Extracted text -
::::::::

Filing season is officially upon us. Yes, April 15th is still months away, but the IRS has begun accepting 2013’s returns, and millions of Americans are getting ready to file their taxes. However, tax law can still be extremely complicated, especially for small business owners. I typically recommend that business owners meet with an accountant to maximize their deduction, but if that isn’t fiscally possible, the next best tax strategy is to research as much as you can before preparing your returns. For small business owners taking a crack at filing on their own, keep the following tax tips in mind.
1. Remember Your Home Office Deduction
Calculating your home office deduction used to leave your brain feeling like cold mush – this one deduction actually required an entirely separate form! While you can still technically use Form 8829 to calculate your home office deduction, the IRS has kindly introduced another option. This much simpler rule allots $5 per square foot of your office, up to 300 square feet. If your office is bigger than that, you can claim a flat $1,500 deduction. Now, this rule doesn’t help businesses that take up a large part of the owner’s home, but it will help save plenty of tax preparation time for the small businesses that are effectively confined to a home office.
2. Standard Mileage Rates Have Changed
The standard mileage rate for 2013 was 56.5 cents per mile, which was one-cent more than the rate for 2012. While that doesn’t sound like much, every penny counts and, if you drive around a lot for work, that one-cent increase could be a real boon. Also, anyone claiming standard mileage should note that the mileage rate is going to drop down to 56 cents in 2014. Be sure to check in with the IRS’s site to make sure you have the latest up-to-date information on deduction limits.
3. Section 179’s Limit Is Getting Slashed
Section 179 is a provision in the tax code that allows businesses to write off certain types of major purchases. For the past few years, the government has extended a $500,000 deduction limit for Section 179 purchases as a way to spur business investment and growth. Unfortunately, this limit has not been extended through 2014. While you can still claim up to $500,000 in your 2013 returns, that limit is going to fall back to $25,000 for this upcoming fiscal year. The most common purchases covered by Section 179 are business vehicles, office furniture, off-the-shelf software, and improvements to retail or restaurant property. If you made any major purchases within those categories in 2013 make sure you take advantage of the higher deduction limit while you can.
4. Self-Employment Tax Deductions
As you are calculating your adjusted gross income for 2013, don’t forget that you can deduct half of the amount you paid in self-employment taxes. If you were self-employed and paid for medical and dental insurance in 2013, the Small Business Jobs Act allows you to deduct those expenses as well.
5. Don’t Forget Next Quarter’s Estimated Tax Payments!

::::::::

Data listing -

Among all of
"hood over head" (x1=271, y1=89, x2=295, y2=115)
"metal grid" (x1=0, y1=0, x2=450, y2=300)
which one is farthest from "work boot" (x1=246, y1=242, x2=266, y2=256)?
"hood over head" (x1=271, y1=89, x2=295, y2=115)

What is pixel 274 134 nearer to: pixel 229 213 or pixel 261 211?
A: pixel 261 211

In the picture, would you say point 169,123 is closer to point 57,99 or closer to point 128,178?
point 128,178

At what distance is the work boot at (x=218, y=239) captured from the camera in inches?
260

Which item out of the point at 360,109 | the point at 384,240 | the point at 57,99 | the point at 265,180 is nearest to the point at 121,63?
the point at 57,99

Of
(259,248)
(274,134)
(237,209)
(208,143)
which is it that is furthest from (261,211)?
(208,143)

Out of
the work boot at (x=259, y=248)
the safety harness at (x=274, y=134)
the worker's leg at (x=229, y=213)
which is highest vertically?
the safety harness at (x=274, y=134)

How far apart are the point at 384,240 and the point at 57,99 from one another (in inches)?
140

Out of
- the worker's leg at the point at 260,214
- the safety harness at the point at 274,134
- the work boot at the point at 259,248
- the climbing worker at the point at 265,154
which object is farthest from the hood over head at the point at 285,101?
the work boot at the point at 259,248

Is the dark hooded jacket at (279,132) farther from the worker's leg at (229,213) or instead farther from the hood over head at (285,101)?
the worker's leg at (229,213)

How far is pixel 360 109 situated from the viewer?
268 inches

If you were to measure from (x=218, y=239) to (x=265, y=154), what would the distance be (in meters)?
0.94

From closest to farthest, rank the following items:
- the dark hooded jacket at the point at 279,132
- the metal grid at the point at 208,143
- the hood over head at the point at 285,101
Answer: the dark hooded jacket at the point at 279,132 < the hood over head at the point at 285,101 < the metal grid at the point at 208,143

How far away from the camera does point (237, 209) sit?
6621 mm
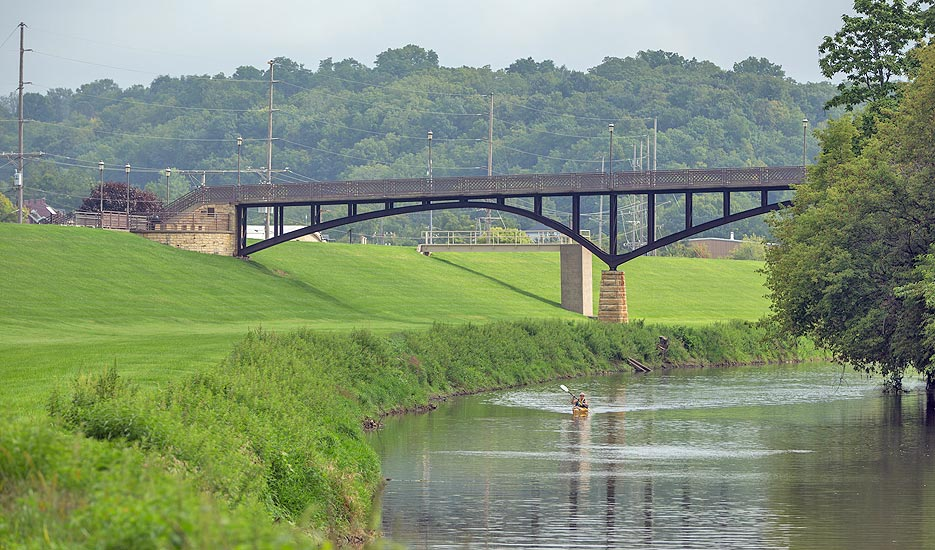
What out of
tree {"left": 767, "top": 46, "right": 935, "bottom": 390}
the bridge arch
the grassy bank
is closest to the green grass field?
the grassy bank

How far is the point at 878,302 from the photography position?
47.0 m

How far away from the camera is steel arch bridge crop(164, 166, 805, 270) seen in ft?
259

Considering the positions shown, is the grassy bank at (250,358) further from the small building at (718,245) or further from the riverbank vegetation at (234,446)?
the small building at (718,245)

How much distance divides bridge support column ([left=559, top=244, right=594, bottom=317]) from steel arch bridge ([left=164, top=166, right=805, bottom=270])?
11.6 m

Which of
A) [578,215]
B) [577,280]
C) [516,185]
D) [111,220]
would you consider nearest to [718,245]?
[577,280]

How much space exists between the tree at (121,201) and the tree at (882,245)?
74473 mm

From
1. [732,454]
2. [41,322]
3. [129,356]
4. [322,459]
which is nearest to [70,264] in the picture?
[41,322]

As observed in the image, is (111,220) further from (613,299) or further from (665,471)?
(665,471)

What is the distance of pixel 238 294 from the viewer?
8938cm

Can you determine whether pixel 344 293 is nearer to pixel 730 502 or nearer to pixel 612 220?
pixel 612 220

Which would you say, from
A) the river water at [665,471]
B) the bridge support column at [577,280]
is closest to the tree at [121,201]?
the bridge support column at [577,280]

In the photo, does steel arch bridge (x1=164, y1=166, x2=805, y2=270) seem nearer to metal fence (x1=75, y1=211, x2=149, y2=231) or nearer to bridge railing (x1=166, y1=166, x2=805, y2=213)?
bridge railing (x1=166, y1=166, x2=805, y2=213)

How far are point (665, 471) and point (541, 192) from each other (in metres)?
51.5

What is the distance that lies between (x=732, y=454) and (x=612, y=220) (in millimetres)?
48825
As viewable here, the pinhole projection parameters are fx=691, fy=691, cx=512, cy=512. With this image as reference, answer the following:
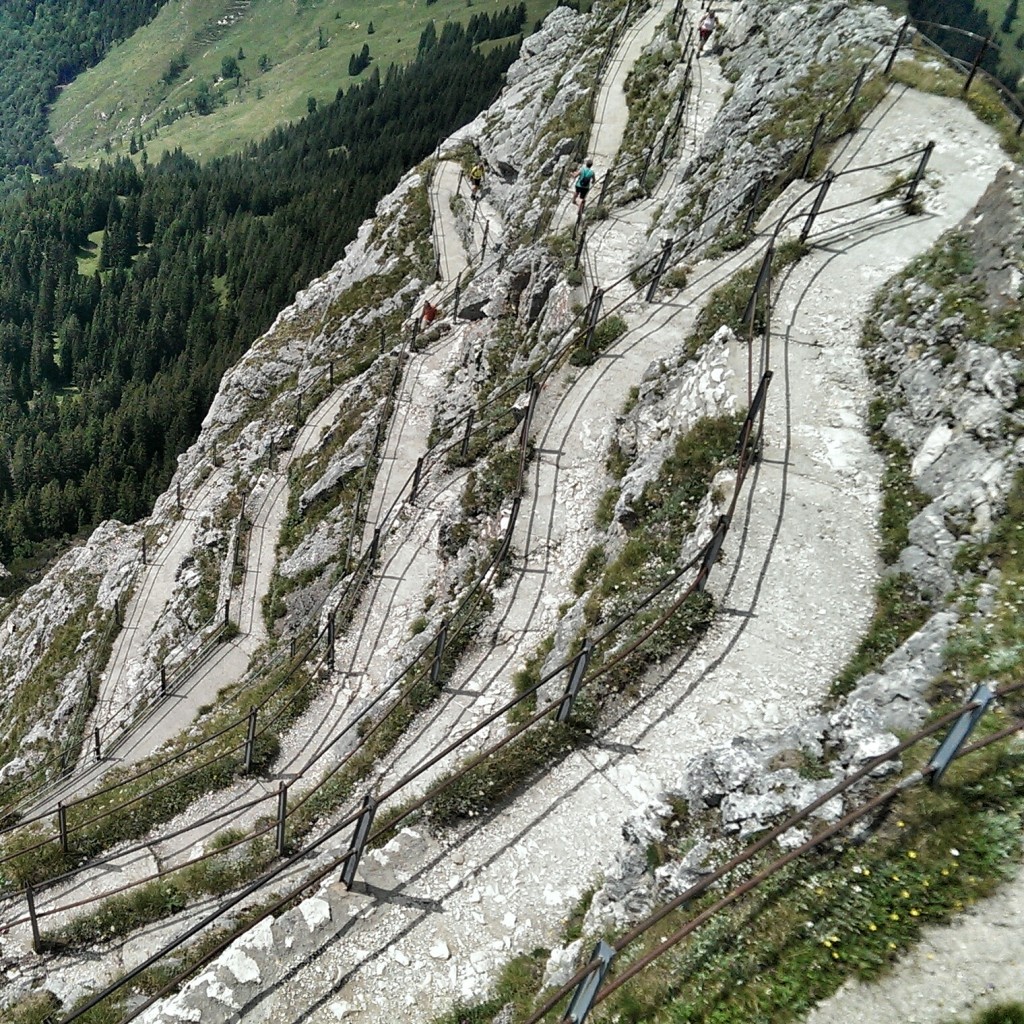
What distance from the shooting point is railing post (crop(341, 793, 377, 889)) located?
385 inches

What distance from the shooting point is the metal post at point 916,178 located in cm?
2148

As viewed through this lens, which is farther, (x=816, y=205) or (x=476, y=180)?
(x=476, y=180)

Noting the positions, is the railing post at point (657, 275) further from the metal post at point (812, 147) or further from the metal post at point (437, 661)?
the metal post at point (437, 661)

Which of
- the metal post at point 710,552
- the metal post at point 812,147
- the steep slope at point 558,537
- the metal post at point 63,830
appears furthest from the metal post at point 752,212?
the metal post at point 63,830

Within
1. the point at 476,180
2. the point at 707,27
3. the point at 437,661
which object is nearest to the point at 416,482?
the point at 437,661

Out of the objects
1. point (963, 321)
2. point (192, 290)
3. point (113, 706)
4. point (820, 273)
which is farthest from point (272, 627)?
point (192, 290)

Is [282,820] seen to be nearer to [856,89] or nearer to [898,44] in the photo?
[856,89]

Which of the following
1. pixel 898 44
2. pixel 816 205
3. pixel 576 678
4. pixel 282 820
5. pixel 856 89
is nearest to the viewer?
pixel 576 678

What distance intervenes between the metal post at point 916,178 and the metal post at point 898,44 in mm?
7903

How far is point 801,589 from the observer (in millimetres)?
13039

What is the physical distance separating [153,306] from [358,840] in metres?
184

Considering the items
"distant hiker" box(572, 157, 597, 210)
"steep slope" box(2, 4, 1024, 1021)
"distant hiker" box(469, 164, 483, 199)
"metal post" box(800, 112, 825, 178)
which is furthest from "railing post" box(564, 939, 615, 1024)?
"distant hiker" box(469, 164, 483, 199)

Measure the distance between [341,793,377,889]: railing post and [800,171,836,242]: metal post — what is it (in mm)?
20850

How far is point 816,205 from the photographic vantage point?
22.0 meters
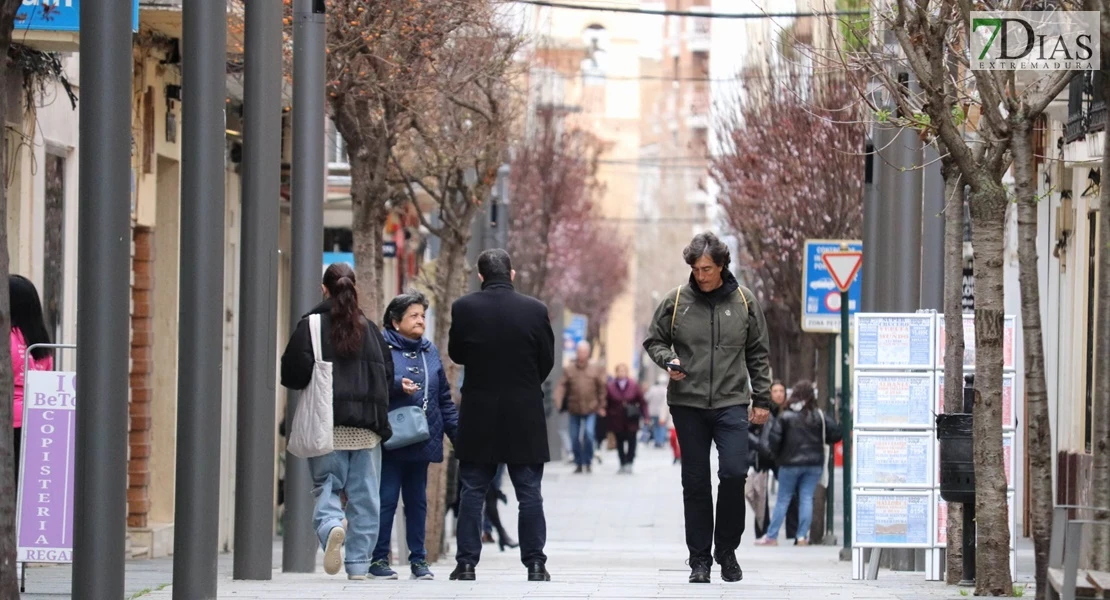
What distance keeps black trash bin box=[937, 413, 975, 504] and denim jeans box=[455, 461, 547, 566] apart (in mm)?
2203

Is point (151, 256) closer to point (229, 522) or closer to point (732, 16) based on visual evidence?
point (229, 522)

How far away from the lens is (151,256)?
19.1 m

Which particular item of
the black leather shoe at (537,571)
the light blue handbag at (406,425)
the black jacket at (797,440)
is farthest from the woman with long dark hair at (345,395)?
the black jacket at (797,440)

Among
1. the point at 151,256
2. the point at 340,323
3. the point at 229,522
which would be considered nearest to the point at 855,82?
the point at 340,323

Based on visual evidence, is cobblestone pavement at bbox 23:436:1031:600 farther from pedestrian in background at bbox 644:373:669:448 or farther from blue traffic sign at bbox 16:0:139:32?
pedestrian in background at bbox 644:373:669:448

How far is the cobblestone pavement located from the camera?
10492 millimetres

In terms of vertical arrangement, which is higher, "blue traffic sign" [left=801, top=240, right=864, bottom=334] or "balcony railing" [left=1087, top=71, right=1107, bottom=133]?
"balcony railing" [left=1087, top=71, right=1107, bottom=133]

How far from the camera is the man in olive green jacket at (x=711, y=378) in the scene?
1140cm

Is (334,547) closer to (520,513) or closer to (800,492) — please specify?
(520,513)

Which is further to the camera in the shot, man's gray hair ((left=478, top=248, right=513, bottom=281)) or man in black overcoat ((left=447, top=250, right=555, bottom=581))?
man's gray hair ((left=478, top=248, right=513, bottom=281))

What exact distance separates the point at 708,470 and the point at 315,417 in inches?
84.1

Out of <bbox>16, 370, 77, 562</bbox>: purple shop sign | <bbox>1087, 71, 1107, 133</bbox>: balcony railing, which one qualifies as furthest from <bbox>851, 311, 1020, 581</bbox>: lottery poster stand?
<bbox>1087, 71, 1107, 133</bbox>: balcony railing

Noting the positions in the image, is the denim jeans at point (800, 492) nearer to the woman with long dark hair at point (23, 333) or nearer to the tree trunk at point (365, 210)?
the tree trunk at point (365, 210)

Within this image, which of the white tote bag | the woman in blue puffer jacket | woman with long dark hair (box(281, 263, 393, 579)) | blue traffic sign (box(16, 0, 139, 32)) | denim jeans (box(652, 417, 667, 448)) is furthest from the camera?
denim jeans (box(652, 417, 667, 448))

::::::::

Required actions -
1. Which purchases does the small business tax article name as the most common ones covered by Section 179?
2. How would you sum up the small business tax article in two sentences?
The data has no connection to the small business tax article.

Solved tasks -
1.
- Business vehicles
- Office furniture
- Off-the-shelf software
- Improvements to retail or restaurant property

2. For small business owners filing their 2013 taxes on their own, the article recommends researching as much as possible and offers several tips. It covers a simpler home office deduction of $5 per square foot up to 300 square feet, a 2013 standard mileage rate of 56.5 cents, a Section 179 limit of $500,000 for 2013 that falls to $25,000, and deductions for half of self-employment taxes and for medical and dental insurance.